И тот, который доктор, говорит:
«А что, Ауэрбах, изменился ли я?»
(Фамилия такая странная,
То ли немецкая, то ли еврейская,
Даже я запомнил.)
И тот, который Ауэрбах, отвечает.
И далее в таком роде.
Ауэрбах
Пожалуй, что-то в вас переменилось,
С тех пор, как вы заделались начальством.

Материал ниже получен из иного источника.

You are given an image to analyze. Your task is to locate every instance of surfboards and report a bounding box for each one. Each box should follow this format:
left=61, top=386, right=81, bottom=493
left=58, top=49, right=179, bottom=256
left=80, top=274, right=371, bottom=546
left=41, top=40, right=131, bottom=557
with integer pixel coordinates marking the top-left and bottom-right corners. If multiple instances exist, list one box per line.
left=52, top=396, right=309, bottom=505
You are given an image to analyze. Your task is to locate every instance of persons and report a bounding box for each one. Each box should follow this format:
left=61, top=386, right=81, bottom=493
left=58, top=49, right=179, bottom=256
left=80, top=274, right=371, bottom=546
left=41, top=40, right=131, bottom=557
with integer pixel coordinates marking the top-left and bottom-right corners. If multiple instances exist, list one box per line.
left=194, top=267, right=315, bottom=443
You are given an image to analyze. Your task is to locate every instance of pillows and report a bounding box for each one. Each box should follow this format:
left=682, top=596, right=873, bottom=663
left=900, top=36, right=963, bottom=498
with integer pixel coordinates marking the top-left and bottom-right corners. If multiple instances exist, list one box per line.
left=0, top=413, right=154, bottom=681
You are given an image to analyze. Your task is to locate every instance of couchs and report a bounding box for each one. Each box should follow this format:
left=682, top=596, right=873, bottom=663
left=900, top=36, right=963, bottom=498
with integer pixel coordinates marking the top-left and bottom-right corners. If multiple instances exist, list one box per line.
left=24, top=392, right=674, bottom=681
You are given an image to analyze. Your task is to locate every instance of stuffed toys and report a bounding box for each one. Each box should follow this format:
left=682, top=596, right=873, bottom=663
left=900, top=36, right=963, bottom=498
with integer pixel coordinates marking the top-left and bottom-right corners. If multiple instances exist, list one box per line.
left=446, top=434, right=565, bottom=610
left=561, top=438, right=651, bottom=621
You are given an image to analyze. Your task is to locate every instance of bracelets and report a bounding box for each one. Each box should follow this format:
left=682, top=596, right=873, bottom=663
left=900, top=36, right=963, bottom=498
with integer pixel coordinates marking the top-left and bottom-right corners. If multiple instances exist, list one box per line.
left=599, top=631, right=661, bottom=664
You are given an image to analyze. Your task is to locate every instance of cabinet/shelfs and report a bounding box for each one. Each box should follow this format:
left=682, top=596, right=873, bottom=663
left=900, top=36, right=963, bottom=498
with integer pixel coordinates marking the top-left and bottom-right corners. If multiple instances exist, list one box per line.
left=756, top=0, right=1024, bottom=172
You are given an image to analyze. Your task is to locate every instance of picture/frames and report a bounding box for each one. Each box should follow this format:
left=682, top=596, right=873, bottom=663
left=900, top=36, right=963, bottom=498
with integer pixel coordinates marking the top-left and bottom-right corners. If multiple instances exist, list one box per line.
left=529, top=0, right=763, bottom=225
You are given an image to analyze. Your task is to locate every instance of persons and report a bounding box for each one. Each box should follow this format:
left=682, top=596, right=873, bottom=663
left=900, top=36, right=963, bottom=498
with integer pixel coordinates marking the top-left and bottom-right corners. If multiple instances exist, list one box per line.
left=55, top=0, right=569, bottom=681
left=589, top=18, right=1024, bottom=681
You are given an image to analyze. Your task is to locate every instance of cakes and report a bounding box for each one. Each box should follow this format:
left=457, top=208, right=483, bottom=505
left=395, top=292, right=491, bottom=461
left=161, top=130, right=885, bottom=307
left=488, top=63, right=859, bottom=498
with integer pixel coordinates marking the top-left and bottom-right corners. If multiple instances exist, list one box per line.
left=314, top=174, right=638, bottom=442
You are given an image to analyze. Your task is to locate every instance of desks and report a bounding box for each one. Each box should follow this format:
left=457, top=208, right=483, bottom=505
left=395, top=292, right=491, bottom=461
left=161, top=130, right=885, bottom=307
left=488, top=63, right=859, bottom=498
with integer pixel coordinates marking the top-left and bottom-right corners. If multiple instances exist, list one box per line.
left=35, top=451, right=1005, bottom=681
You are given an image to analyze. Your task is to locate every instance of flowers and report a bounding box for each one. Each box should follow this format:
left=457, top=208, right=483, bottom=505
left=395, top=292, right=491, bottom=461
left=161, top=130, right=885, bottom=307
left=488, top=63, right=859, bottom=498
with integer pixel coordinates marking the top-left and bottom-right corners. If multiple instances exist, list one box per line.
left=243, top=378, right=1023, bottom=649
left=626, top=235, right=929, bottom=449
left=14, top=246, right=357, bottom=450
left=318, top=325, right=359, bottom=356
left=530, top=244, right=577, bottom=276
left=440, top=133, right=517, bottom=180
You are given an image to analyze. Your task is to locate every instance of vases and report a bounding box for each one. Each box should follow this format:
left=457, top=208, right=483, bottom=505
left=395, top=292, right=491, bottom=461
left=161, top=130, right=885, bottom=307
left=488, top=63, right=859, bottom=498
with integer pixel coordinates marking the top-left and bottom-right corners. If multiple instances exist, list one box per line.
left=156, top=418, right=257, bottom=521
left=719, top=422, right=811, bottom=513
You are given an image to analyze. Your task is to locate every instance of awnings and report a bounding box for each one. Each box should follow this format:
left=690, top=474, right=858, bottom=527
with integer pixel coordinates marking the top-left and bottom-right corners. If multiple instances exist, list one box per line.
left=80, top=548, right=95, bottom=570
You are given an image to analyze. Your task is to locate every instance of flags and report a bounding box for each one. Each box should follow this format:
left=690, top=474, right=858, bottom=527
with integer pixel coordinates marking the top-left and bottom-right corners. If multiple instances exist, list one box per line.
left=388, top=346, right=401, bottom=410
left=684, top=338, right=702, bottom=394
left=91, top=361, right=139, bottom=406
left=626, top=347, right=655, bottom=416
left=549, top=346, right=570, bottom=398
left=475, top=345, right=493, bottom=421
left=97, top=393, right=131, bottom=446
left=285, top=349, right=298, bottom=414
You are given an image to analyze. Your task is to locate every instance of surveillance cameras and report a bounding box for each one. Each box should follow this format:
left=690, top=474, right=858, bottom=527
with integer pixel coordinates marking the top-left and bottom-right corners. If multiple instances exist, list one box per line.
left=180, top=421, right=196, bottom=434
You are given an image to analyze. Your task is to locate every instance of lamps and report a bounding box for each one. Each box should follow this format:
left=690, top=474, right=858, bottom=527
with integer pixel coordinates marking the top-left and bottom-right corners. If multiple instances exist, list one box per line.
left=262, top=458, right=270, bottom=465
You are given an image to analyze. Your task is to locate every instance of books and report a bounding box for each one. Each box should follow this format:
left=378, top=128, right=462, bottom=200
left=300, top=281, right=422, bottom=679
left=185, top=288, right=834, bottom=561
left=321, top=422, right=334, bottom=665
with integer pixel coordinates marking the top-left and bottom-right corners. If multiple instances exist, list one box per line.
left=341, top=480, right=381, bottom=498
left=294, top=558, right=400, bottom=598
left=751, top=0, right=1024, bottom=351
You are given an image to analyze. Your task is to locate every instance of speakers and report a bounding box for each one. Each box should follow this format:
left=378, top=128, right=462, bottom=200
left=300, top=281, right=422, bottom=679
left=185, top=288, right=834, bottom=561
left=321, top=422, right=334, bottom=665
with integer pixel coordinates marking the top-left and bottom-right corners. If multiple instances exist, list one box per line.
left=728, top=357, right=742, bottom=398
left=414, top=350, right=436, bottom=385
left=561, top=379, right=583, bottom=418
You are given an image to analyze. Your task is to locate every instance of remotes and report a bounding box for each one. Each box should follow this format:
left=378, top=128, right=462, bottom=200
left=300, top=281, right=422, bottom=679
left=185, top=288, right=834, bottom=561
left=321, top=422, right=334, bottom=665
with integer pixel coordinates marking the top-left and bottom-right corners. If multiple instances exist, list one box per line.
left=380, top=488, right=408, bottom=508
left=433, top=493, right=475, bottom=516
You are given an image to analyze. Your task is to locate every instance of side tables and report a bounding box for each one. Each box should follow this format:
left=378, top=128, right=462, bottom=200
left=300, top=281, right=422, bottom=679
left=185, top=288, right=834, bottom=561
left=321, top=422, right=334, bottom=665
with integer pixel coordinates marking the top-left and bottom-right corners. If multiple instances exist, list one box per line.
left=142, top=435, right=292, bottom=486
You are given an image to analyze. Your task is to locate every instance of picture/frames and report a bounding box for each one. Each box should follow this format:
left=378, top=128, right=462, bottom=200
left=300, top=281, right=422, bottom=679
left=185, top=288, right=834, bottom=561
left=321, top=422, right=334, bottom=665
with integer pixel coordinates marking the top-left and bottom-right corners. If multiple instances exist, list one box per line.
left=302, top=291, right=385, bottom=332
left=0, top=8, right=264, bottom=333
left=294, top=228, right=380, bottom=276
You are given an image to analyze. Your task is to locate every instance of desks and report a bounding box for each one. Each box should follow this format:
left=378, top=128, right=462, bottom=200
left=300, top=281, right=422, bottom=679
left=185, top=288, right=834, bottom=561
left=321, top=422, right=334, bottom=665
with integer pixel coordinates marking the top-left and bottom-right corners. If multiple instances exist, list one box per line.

Но вы теперь заходите не часто,
Могу и ошибиться.
Доктор Ф.
Ошибайся.
А все-таки, есть перемена? есть?
Ауэрбах
Мне кажется, вы стали повальяжней,
Костюм получше…
Доктор Ф.
Только и всего?
Ауэрбах
Ну, на лицо вы малость похудели,
И поседели вроде бы…
Доктор Ф.
Ну, ладно.
Оставим это. — Что мы пьем сегодня?
Ауэрбах
Баварское! Эй, Юта, Хельга, живо,
Нам с господином доктором шесть кружек.
Я правильно вас называю: доктор?
Или теперь вы — господин директор?
Доктор Ф.
Зови, как раньше звал.
Ауэрбах
И бутерброды, и салат «У Марты»,
Да не забудьте парочку сосисок.
Юта
………………………………………
Хельга
………………………………………
Ауэрбах
У доктора, чай, считанное время,
Пошевелитесь.
Доктор Ф.
Здесь — без перемен.
Ауэрбах
Да, так же весело и так же людно.
Доктор Ф.
И так же шумно и гостеприимно.
Хельга
………………………………………
Ауэрбах
Спасибо, детка.
Юта
………………………………………
Доктор Ф.
Да, все так, как надо.
Ауэрбах, я пью за наше дело,
За нашу нацию, за нашу жизнь,
И за тебя!
Ауэрбах
Я присоединяюсь.
Вот я хотел все, доктор, вас спросить…
Не то чтобы мне надо было знать,
Но всякое о вас болтают люди,
А городок-то маленький…
Доктор Ф.
И что?
Ауэрбах
Известно, любопытство заедает,
Вы не подумайте чего дурного.
Доктор Ф.
Я не подумаю.
Ауэрбах
Да говорят,
Что водят к вам из лагеря тех… этих.
И будто вы — ну, точно чародей, —
Умеете их так лечить, что дети
Становятся как будто старики,
А старики точь-в-точь как молодые.
Доктор Ф.
Что говорят еще?
Ауэрбах
Еще болтают,
Что женщин превращаете в мужчин,
Младенцев в поросят или телят,
И все это при помощи науки.
Доктор Ф.
Не верь.
Ауэрбах
А для чего солдаты
Так охраняют ваше заведенье?
И почему наведывался к вам…
Доктор Ф.
Молчи, Ауэрбах. Твое здоровье.
Ауэрбах
Я понимаю, доктор. Извините.
Доктор Ф.
Прощай, я ухожу.
Ауэрбах
Всегда вам рады.
А если что не так, уж вы простите.
Доктор Ф.
Все замечательно.
И прочь пошел.
Через дым, мимо столиков, высокий такой.
Видный из себя.
Молодой еще, но здорово с проседью.
Глаза серые. Нос тонкий.
На кого-то похож, на кого — не знаю.
А Ауэрбах-то этот толсторожий,
Все ему вслед глядел, головой качал,
Потом встал и за стойку отправился.
Хозяин он тут, что ли?
И пиво недопили.
Я стал допивать.
Не пропадать же добру, хоть и сон!
Ох и пиво! Вот так пиво! Знаменитое!
Цвет какой! И пена разэтакая!
Пью, пью, а сам думаю: где это я?
На кино похоже.
И говорят, догадываюсь, по-немецки.
«Айн», — говорят «швайн», — говорят, —
«Зиг», — говорят, — «криг», — говорят, —
«Кнехт», — говорят, — «шлехт», — говорят.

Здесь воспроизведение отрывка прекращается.